“My Career as” is a series dedicated to exploring how specialists in very different fields – Cryptography, Software Engineering, Information Security, Hardware Engineer, Blockchain – mastered this transition.
Thanks to their first-hand experience, they share advice and hard truths providing inspirational examples to those who are pursuing niche studies and might be wondering about what professional outcomes will open to them in the future.
Nigel Smart is Chief Academic Officer at Zama.
Nigel is a world-renowned cryptographer, with a particular expertise in Fully Homomorphic Encryption and Multi-Party Computation. He completed his PhD in Pure Mathematics at the University of Kent at Canterbury, and then went on to a career spanning both academia and industry. He is a twice recipient of a prestigious ERC Advanced Grant and former Vice-President of the International Association of Cryptologic Research. A cryptography researcher and entrepreneur, Nigel can be found @smartcryptology.bsky.social and LinkedIn.

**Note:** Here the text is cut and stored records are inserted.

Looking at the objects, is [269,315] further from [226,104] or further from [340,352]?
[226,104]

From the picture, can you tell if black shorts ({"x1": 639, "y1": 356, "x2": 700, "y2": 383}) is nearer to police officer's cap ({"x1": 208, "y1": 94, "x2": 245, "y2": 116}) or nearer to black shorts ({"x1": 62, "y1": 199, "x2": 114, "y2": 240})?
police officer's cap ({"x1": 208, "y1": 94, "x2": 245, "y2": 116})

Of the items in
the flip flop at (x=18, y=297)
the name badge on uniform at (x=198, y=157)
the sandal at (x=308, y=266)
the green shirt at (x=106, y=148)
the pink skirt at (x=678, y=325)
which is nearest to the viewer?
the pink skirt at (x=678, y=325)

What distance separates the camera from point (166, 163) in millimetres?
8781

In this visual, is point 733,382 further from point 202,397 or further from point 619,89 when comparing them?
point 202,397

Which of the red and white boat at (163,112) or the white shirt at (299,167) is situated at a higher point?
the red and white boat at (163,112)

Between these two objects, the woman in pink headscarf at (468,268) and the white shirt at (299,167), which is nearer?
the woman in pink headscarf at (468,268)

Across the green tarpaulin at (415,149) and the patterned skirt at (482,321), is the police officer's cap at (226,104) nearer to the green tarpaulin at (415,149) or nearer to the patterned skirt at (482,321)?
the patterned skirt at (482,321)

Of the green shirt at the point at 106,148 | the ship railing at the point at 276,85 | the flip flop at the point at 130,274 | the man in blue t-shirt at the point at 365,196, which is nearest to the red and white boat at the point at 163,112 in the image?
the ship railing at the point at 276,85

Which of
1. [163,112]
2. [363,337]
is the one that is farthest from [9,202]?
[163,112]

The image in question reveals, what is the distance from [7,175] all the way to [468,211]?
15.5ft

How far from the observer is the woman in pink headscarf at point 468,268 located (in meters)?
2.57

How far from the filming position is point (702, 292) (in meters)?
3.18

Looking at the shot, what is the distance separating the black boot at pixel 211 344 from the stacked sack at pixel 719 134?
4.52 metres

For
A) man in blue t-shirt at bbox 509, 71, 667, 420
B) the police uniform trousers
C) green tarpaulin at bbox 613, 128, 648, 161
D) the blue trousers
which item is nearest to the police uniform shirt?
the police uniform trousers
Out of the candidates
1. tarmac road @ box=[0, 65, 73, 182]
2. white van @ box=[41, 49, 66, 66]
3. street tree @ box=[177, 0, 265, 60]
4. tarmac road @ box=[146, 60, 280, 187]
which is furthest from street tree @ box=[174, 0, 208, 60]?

I started down this path with a mathematics undergraduate degree at university, then a PhD in Pure Mathematics.
My PhD involved combining pure mathematics with computer programming, and I started becoming interested in applying pure maths to the real world, so eventually transitioning to cryptography made a lot of sense.
To pursue this transition to cryptography I moved to Hewlett-Packard Laboratories in Bristol in 1997, and then moved back to academics in 2000 in order to set up a cryptography research group at the University of Bristol. Since then I have been researching cryptography in academia and industry.
I’ve been fortunate enough to be in this environment for a while, and seeing the growth of a community I could be part of. Having a community is very important in this field, and I see some of the biggest milestones in my career so far strictly related to this. For example, I served as Vice President of the International Association of Cryptologic Research between 2014 and 2016, and I helped set up the Real World Cryptography conference in 2012 – which is now one of the largest cryptography conferences in the world.
Never underestimate how a simple solution can solve something, as opposed to something deep
Whereas I am still very involved in the research and academic environment, I also work in the private sector. Unlike academia, life at a tech startup has a refreshing amount of almost zero admin and politics. Thus one can spend more time on thinking about hard problems, as well as the joy of seeing your ideas turned into practice, and then hopefully product. This definitely has an impact on my daily routine as I read papers, think about problems which the product division has, and then try to apply the papers to the problems. This might involve just applying existing techniques, or working out how to adapt/modify the existing solutions to the problems that we as a company have.
Never underestimate how a simple solution can solve something better, when compared to a deeper solution. The simple solution may be looked down upon in the wider research community, but if it solves the problem in a simple way, it can actually have more impact than a deep solution.
Much like in the academic world, the learning never stops. You need to keep on top of the latest ideas, as well as understand the past. Sometimes an idea abandoned 20 or 30 years ago can suddenly have relevance due to a change in technology or application coming from another area. Indeed all of Zama’s cryptography (FHE, MPC and ZKProofs) were once considered totally theoretical, and never to be deployed in the real world. But with improvements to both mathematics and computer hardware these are now all fielded to solve real world problems.
To anyone passionate about cryptography, I would suggest learning both mathematics and computer science. Do not worry about what was historically called “Applied Math” (e.g. calculus, PDEs etc): in the modern world it is discrete math and probability which are the drivers behind the technology we use all the time. Programming is also vital. You can’t really understand something unless you try to implement it. Sometimes you implement something someone has written and you realise the author also did not realise something important. The combination of maths+practical computer science means you can ground the theoretical math ideas into a reality.
In my professional experience, cryptography is now strictly connected to privacy. For me, and for millions of users out there, privacy brings up the thought of pointless cookie forms and other impediments to the user experience on the web. This turns people off of using online services and platforms, and is counterproductive especially when considering how much our lives are going digital. We need privacy to be seamless and by default. We should be clicking on a privacy alert button when we want to do something which might break our privacy, not to confirm we agree to some legal statement we will never read, and which probably says “your data is ours”.